◆ **Your goal**
All of the data below should come back exactly as written, minus its images.

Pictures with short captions
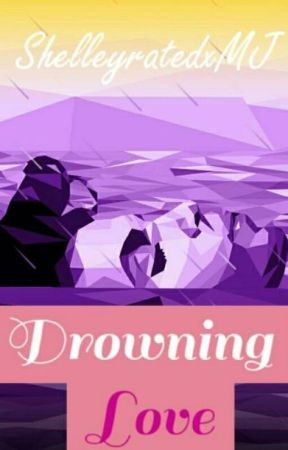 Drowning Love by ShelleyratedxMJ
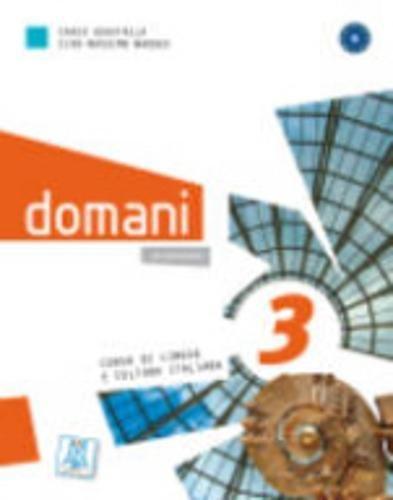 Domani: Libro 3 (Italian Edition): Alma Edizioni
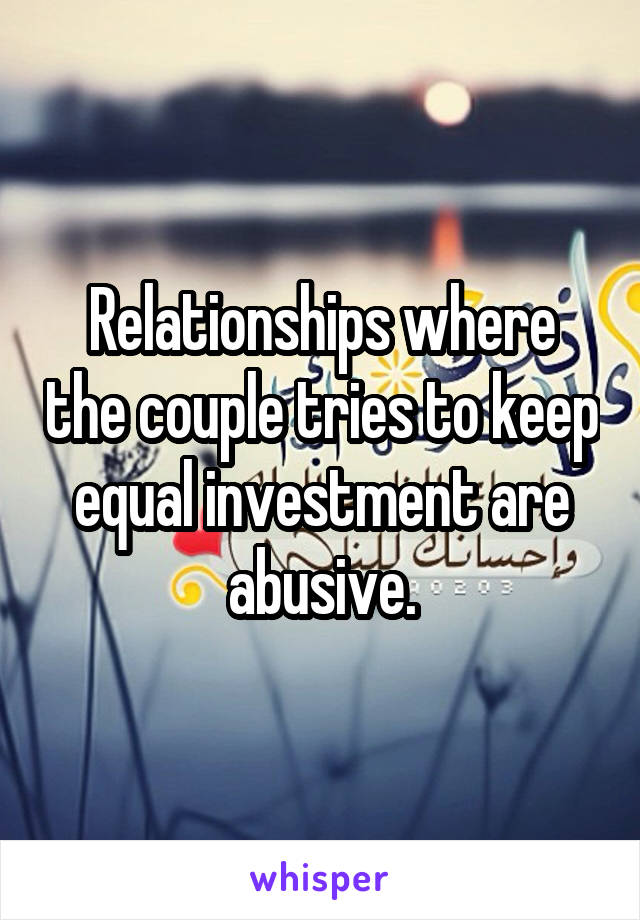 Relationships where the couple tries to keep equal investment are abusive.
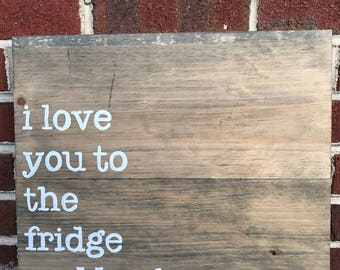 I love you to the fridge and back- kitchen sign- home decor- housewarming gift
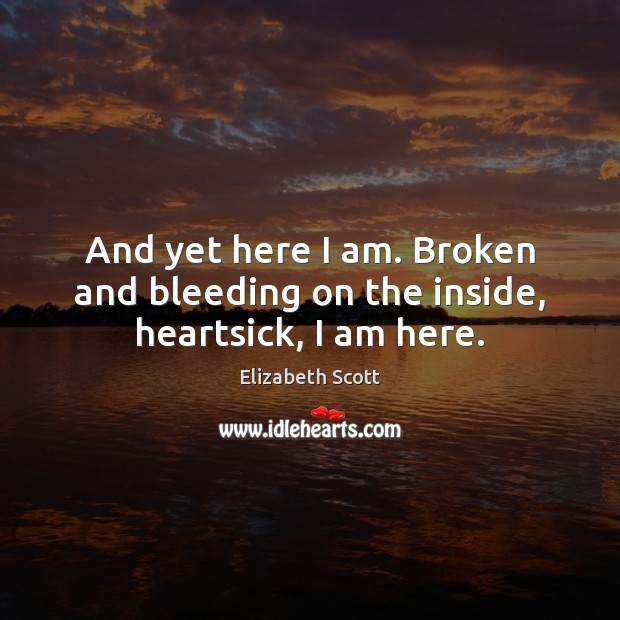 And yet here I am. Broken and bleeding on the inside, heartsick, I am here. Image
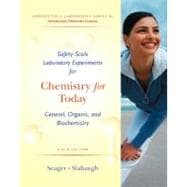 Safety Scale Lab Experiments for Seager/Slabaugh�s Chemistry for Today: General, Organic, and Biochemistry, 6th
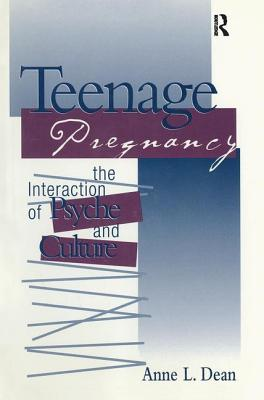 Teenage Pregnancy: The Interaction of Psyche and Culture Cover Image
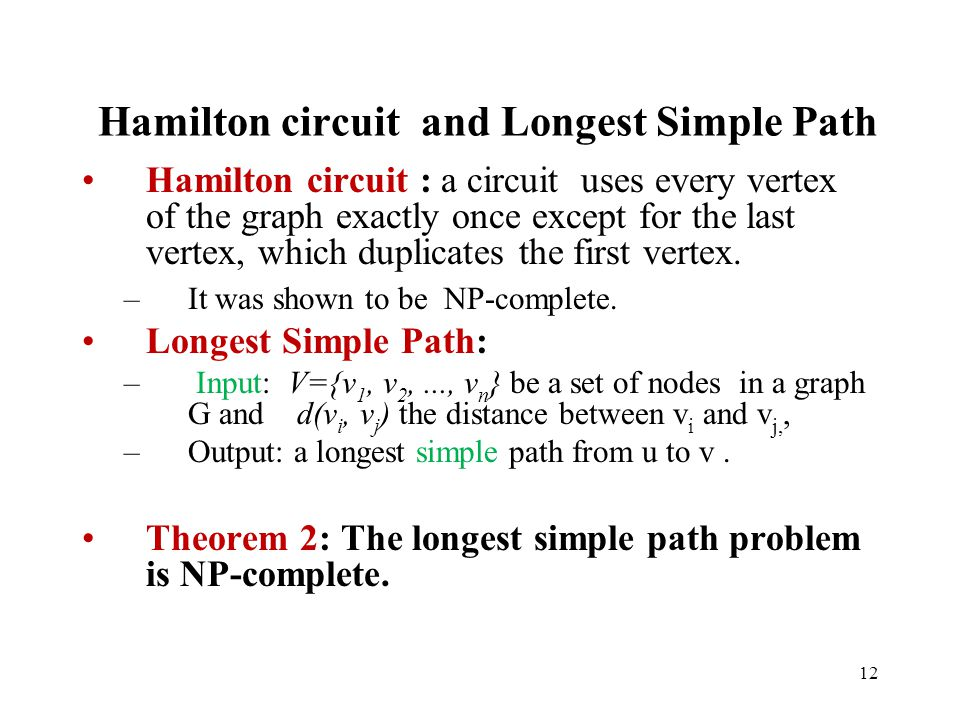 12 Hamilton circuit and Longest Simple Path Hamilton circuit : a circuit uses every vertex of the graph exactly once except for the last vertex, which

◆ **Your solution**
 Drowning Love by ShelleyratedxMJ
 Domani: Libro 3 (Italian Edition): Alma Edizioni
 Relationships where the couple tries to keep equal investment are abusive.
 I love you to the fridge and back- kitchen sign- home decor- housewarming gift
 And yet here I am. Broken and bleeding on the inside, heartsick, I am here. Image
 Safety Scale Lab Experiments for Seager/Slabaugh�s Chemistry for Today: General, Organic, and Biochemistry, 6th
 Teenage Pregnancy: The Interaction of Psyche and Culture Cover Image
 12 Hamilton circuit and Longest Simple Path Hamilton circuit : a circuit uses every vertex of the graph exactly once except for the last vertex, which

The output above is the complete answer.